TypeScript SLM 1.5B
A specialized Small Language Model for TypeScript code generation and understanding, optimized for React, Next.js, Angular, and Node.js frameworks.
Model Description
This model is a fine-tuned version of Qwen/Qwen2.5-Coder-1.5B-Instruct using LoRA (Low-Rank Adaptation) for parameter-efficient fine-tuning. It has been trained on 2,000-8,000 high-quality TypeScript code samples focusing on modern web development frameworks.
Key Features:
- Specialized in TypeScript and popular frameworks (React, Next.js, Angular, Node.js)

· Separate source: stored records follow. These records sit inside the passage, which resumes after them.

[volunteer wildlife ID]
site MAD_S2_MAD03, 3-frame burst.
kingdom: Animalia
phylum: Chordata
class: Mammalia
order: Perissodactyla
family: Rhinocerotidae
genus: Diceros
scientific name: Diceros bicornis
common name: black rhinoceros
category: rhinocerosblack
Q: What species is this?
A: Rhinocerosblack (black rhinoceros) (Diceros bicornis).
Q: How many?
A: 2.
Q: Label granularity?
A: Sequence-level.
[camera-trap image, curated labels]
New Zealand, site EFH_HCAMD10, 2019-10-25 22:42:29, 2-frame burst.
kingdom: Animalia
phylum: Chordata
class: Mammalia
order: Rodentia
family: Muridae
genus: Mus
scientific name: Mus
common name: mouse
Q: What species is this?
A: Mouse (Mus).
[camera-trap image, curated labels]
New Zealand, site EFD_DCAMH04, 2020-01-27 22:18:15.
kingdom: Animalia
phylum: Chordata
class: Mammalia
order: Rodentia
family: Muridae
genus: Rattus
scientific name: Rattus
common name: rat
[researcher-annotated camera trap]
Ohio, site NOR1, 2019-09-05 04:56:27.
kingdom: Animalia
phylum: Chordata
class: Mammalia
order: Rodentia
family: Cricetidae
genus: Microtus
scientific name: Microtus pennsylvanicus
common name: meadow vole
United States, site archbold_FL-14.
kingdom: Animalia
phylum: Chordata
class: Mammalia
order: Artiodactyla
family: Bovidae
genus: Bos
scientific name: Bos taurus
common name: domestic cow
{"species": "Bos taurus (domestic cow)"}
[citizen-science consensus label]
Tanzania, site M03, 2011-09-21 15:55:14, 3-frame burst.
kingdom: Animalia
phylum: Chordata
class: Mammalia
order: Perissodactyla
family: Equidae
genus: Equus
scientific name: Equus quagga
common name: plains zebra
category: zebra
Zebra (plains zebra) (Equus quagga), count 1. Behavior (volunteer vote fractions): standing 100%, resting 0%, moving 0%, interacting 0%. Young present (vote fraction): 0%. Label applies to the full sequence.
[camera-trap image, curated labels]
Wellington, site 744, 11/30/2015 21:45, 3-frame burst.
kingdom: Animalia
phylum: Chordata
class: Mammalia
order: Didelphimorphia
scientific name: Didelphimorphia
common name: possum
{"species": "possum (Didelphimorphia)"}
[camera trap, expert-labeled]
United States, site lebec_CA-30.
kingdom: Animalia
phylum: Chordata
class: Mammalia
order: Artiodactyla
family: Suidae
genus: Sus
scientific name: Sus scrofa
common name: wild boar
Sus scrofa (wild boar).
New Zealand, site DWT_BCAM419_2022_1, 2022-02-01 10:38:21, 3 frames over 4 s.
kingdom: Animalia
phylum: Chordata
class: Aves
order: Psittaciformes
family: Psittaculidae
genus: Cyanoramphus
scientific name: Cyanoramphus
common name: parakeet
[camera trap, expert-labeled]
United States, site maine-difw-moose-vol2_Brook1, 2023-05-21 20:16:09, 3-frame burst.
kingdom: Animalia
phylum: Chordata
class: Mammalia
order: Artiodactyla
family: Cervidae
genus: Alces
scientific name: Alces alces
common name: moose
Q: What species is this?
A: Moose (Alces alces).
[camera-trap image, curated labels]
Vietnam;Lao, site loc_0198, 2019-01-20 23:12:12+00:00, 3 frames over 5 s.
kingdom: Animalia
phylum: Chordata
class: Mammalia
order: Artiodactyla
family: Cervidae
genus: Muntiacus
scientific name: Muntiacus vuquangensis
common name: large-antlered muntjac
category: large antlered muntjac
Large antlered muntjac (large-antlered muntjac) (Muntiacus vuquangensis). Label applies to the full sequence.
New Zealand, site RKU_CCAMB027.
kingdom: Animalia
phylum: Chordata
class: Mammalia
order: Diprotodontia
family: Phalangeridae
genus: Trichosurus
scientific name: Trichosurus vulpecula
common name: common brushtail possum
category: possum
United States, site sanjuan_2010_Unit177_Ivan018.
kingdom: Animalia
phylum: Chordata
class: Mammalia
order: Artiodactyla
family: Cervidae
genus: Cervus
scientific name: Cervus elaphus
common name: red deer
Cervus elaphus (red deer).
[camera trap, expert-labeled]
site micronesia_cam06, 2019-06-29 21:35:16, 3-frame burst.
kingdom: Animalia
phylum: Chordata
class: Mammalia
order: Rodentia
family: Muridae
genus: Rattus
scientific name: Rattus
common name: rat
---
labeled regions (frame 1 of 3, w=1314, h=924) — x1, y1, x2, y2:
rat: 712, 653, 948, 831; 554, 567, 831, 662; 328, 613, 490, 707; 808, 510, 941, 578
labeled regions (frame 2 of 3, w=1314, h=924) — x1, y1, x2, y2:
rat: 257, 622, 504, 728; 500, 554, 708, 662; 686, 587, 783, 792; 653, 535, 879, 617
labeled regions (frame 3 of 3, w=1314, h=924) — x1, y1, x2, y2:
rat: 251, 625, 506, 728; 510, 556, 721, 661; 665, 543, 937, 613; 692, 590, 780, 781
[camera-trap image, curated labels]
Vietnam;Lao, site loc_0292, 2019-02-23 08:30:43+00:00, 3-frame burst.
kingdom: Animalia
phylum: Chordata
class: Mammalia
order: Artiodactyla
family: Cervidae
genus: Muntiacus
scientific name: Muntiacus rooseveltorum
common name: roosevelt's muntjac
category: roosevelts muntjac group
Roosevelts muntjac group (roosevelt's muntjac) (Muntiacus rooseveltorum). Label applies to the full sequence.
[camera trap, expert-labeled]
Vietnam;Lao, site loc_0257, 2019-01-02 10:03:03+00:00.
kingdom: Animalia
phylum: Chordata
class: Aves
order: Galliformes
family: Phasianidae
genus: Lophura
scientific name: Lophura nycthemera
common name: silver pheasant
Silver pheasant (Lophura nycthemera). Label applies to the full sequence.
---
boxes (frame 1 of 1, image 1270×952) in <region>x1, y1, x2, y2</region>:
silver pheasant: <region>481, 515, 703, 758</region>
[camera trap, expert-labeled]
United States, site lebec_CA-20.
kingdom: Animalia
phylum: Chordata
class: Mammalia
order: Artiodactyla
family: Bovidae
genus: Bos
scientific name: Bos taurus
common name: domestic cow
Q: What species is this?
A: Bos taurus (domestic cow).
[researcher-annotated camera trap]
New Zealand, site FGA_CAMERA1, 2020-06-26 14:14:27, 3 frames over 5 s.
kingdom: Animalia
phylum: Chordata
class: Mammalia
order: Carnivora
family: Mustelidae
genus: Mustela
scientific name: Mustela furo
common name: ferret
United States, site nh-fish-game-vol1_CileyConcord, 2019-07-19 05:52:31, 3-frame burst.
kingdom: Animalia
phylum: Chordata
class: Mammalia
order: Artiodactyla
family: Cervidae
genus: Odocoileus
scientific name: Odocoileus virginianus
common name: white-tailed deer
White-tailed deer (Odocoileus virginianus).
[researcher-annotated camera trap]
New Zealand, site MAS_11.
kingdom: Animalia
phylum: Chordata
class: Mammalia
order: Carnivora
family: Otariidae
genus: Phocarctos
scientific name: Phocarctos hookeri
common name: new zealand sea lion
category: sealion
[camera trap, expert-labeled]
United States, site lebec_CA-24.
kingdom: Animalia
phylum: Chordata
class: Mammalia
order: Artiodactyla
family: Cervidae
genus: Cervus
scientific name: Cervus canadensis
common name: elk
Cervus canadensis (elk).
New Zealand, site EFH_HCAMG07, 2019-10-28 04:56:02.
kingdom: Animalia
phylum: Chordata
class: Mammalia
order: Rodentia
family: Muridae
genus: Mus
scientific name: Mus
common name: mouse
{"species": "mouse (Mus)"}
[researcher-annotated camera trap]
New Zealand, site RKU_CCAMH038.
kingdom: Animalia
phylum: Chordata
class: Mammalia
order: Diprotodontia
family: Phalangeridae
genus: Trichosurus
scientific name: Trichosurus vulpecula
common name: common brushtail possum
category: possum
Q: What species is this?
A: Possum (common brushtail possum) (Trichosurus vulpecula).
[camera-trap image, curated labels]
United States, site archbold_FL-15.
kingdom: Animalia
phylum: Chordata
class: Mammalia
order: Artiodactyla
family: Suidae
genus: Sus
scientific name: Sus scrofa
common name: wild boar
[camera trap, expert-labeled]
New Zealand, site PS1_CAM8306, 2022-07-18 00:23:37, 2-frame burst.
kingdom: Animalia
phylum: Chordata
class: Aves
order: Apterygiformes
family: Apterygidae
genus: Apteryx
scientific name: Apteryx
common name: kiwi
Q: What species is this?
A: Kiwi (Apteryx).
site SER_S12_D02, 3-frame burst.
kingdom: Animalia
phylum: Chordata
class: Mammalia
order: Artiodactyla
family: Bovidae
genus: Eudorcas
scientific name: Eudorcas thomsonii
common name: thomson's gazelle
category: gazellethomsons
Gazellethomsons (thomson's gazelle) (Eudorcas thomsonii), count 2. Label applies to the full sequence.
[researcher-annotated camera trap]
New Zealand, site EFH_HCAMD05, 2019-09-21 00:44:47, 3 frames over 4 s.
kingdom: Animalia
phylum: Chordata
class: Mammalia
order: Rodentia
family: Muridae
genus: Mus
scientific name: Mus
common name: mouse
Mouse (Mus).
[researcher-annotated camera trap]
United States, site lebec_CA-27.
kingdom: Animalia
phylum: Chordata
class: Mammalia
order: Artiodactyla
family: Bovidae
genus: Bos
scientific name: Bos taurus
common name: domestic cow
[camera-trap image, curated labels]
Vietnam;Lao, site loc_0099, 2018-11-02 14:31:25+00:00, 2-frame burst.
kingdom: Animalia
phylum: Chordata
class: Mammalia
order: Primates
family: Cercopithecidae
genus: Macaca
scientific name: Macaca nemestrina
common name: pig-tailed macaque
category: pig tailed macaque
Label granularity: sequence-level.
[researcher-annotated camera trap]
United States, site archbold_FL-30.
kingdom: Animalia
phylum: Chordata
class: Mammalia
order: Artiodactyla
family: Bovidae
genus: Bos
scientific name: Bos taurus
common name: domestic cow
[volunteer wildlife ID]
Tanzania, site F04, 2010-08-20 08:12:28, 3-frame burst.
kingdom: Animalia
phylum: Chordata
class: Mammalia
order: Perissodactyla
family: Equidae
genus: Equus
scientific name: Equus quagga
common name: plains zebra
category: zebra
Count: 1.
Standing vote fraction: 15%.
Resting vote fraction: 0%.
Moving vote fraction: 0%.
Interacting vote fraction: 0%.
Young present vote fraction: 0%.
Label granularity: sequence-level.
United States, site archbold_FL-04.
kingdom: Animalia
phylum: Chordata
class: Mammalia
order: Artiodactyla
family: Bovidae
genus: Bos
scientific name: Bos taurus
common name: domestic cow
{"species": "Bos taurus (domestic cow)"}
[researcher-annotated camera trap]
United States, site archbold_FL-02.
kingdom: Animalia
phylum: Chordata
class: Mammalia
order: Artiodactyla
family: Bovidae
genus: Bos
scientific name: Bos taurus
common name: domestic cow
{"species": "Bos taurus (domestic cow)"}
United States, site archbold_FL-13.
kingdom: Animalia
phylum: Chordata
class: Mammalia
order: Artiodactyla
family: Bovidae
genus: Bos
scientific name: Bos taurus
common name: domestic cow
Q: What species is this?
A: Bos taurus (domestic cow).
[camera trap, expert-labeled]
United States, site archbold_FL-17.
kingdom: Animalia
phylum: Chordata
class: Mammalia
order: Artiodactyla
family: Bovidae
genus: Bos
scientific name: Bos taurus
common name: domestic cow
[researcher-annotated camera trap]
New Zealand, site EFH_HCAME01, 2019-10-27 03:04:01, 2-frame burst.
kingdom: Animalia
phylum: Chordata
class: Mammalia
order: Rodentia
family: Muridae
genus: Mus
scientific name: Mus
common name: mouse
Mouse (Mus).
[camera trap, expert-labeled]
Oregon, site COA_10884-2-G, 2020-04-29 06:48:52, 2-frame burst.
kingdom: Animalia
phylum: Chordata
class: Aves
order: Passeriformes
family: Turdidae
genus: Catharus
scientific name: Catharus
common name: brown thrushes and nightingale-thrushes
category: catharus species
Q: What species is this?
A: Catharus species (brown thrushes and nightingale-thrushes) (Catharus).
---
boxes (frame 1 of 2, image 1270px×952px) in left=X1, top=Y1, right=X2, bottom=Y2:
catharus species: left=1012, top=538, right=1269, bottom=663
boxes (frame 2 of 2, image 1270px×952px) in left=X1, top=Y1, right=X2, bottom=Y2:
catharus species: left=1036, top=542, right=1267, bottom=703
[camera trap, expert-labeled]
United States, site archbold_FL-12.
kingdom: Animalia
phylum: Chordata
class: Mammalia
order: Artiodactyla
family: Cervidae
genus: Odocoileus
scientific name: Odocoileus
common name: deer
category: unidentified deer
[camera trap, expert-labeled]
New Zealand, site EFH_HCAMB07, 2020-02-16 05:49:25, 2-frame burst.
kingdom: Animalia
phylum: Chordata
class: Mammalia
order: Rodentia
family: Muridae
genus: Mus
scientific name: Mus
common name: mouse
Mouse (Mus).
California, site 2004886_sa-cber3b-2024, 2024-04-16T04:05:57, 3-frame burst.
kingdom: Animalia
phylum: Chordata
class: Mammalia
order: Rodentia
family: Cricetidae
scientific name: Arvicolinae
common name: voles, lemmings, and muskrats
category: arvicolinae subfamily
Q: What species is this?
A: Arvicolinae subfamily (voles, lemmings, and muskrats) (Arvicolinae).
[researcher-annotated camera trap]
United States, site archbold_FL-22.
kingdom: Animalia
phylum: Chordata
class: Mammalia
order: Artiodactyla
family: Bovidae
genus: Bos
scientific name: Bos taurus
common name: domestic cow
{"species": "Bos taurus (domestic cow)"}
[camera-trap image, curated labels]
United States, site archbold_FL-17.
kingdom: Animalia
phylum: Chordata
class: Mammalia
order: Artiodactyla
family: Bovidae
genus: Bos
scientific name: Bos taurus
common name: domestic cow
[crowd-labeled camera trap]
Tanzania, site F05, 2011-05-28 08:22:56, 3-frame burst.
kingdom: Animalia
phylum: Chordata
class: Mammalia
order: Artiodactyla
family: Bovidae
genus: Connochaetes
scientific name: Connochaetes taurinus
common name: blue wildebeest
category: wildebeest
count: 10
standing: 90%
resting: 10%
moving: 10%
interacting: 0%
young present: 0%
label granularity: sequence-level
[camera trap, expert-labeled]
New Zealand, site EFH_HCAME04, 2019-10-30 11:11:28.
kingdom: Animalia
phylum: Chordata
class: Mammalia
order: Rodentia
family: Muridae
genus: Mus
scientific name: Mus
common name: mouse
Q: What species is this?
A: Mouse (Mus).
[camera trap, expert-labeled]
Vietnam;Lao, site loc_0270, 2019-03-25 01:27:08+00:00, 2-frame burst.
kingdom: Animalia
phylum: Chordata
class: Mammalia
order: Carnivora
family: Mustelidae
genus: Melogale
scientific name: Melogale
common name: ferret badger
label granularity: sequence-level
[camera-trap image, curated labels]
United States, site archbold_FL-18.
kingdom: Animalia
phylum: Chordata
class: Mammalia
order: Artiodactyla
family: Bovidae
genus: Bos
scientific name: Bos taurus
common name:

- Quality-scored training dataset with proper type annotations
- Optimized for code completion, generation, and understanding tasks
- Efficient inference with LoRA adapters
Intended Use
Primary Use Cases
- TypeScript code completion and generation
- React component scaffolding
- Next.js API route and page generation
- Angular service and directive creation
- Node.js/Express backend code generation
- Type definition and interface creation
Out-of-Scope Use
- Production-critical code generation without human review
- Non-TypeScript/JavaScript code generation
- General-purpose text generation
- Code obfuscation or malicious code generation
Training Data
The model was trained on a curated dataset of TypeScript code samples with the following distribution:
- React (43-58%): Components, hooks, context, custom hooks
- Angular (33-50%): Services, directives, modules, dependency injection
- Next.js (21-23%): Pages, API routes, SSR, SSG patterns
- TypeScript (9-16%): Advanced types, generics, utility types
- Node.js (6-11%): Express, NestJS, API servers
Dataset Quality Scoring:
- Samples scored 41-64 on quality metrics
- Prioritizes proper type annotations
- Excludes test files, debug code, and incomplete modules
- Focuses on production-quality patterns from popular repositories
Training Procedure
Training Hyperparameters
Hardware:
- Google Colab A100 40GB GPU
- CUDA acceleration with FP16 precision
Configuration:
- Base Model: Qwen/Qwen2.5-Coder-1.5B-Instruct
- Training Samples: 2,000-8,000 (depending on dataset tier)
- Epochs: 3
- Batch Size: 4
- Gradient Accumulation Steps: 8
- Effective Batch Size: 32
- Learning Rate: 2e-4
- Max Sequence Length: 1024
- LoRA Rank (r): 32
- LoRA Alpha: 16
- LoRA Dropout: 0.1
- Target Modules: All linear layers
Training Time:
- train_small.jsonl (2k samples): ~20-30 minutes on A100
- train_medium.jsonl (5k samples): ~50-75 minutes on A100
- train.jsonl (8k samples): ~2-3 hours on A100
Usage
Basic Usage
from transformers import AutoTokenizer, AutoModelForCausalLM
from peft import PeftModel
# Load base model and tokenizer
base_model = "Qwen/Qwen2.5-Coder-1.5B-Instruct"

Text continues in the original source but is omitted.